PAUL WALL - The Peoples Champ

Interprété avec deux autres Texans notoires, Mike Jones et Bun B, "They don't Know", le second single issu du premier album en major de Paul Wall, est une longue visite à travers la scène rap de Houston. Elle y était représentée par les figures de DJ Screw et de Michael Watts, la musique chopped & screwed, le mouvement "Free Pimp C", le purple drank, les grillz en or, les Cadillac aux couleurs bonbon et tous les équipements rutilants, jantes ou pare-chocs chromés, qui vont avec. C'est qu'en 2005, à l'apogée du rap sudiste, celui de la Dirty Third (la troisième côte) comme la nommait Paul Wall sur ce même titre, celui-ci était l'incarnation même du rap de sa ville. Certes, Il avait la particularité d'être blanc, mais c'était souvent un autre détail de son apparence qui retenait l'attention, ces impressionnantes grillz qui ornaient ses dents, mises en avant sur la pochette. Sa couleur de peau, on l'oubliait bien vite, au regard de tout le reste.

PAUL WALL - The Peoples Champ

Car Paul Slayton, au sein de la scène de Houston, a eu un parcours exemplaire. Avec son comparse Chamillionaire, et plus globalement avec leur Color Changin' Click, il s'est distingué sur le circuit des mixtapes et il a rejoint un temps Swishahouse. L'album du duo (Get Ya Mind Correct) a été un spectaculaire succès commercial pour une sortie indépendante (ils se trouvaient alors sur la modeste structure Paid in Full Entertainment). Avec Slim Thug, il a été l'un des interprètes du "Still Tippin'" de Mike Jones, le single qui a permis au label de Michael Watts et d'OG Ron C de signer un accord avec la major Asylum, et à la musique de Houston de devenir soudainement un phénomène mainstream. Et à la suite de tout cela, son second album, The Peoples Champ, numéro 1 à sa sortie aux Etats-Unis, a connu lui aussi le triomphe.

The Peoples Champ, c'est l'exemple même d'un style devenu pertinent à l'échelle nationale, alors qu'il est inéluctablement ancré dans sa région. Malgré la présence de rappeurs de La Nouvelle-Orléans (B.G., Lil Wayne), d'ailleurs au Sud (Three 6 Mafia, T.I.), voire de plus loin encore (Kanye West, Freeway), il est de façon indéniable un produit de Houston. Même quand, avec "Drive Slow", il recycle le titre d'un album issu d'autres cieux, en l'occurrence le Late Registration de Kanye West, il est encore question de la culture de l'automobile caractéristique de la ville texane. Peut-être parce que, comme tout rappeur blanc, Paul Wall a dû prouver plus fort encore son authenticité, il n'a pas abâtardi sa musique, il n'a souffert aucun compromis.

Cet album a beau être sorti sur major, l'essentiel de sa production a été confiée au duo local Grid Iron, qui en signe les meilleurs morceaux. Et même quand ce sont des figures plus notoires qui interviennent, comme DJ Paul et Juicy J sur "I'm a Playa", elles se fondent dans le moule. Le long de ce disque, on entend le tempo lent, les orgues gluantes, les synthés sale, les guitares boueuses, les basses à faire exploser les carrosseries des bagnoles, les voix ralenties et dédoublées du chopped & screwed (pour appuyer le propos, l'album est accompagné d'un double remixé selon ce mode) et l'argot typiques de la ville. L'album est tellement de sa région que même ses samples sont issus quasi exclusivement de morceaux de Houston et du Sud.

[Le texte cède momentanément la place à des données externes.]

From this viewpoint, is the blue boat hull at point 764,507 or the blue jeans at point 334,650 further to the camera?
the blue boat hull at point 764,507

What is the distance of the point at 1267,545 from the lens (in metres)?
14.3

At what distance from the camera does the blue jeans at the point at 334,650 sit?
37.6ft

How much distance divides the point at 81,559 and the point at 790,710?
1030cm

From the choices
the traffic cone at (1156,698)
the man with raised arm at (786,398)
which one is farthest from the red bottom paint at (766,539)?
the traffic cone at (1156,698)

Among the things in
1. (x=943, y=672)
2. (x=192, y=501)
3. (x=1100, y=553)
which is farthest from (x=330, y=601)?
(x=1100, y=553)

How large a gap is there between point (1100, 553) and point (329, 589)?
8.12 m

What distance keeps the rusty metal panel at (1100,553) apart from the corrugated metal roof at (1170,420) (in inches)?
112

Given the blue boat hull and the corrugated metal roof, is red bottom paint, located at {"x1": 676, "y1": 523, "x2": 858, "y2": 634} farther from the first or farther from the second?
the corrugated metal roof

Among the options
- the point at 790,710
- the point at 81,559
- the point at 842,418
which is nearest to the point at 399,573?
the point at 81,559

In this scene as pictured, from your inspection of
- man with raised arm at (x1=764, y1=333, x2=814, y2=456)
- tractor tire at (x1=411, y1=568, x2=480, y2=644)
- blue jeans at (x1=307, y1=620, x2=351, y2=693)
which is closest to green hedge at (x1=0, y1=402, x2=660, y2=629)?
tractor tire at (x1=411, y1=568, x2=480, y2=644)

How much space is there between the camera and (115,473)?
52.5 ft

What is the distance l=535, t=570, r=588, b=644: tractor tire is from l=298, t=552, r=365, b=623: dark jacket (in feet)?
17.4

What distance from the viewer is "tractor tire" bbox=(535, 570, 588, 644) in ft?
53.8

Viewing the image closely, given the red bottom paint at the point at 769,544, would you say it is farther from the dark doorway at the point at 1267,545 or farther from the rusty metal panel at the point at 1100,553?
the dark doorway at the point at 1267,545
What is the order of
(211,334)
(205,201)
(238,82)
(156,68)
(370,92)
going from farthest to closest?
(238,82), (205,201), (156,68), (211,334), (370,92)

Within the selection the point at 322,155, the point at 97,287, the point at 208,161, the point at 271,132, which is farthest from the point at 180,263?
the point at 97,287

Il s'agit donc de profiter du succès de "Still Tippin'", quitte à le sampler et à recycler ses vers, et de ne plus faire qu'une seule chose : célébrer la H-Town, et se célébrer soi. Là réside l'essentiel du propos : The Peoples Champ est un long égo-trip, où Paul Wall fait part de son existence de branleur, d'une vie passée à chasser l'argent au volant de sa voiture, à y parader avec une fortune sur le dos (et sur les quenottes), à écumer ainsi les rues de sa cité et à être par ailleurs, d'après les morceaux "Smooth Operator" et "Internet Going Nutz", un amant (ou un mac) d'exception. Paul Wall n'est pris à défaut que sur "Just Paul Wall", un finale autobiographique plutôt anodin, ainsi que sur le single "Girl", où il s'inquiète de voir sa copine se faire monter la tête par des amies jalouses et menacer de le quitter, pendant qu'il se livre à son dur labeur de délinquant. Tout cela, auront remarqué certains critiques, aurait manqué de substance. De substance oui, peut-être, mais certainement pas de matière. Celle de l'Etat du Texas.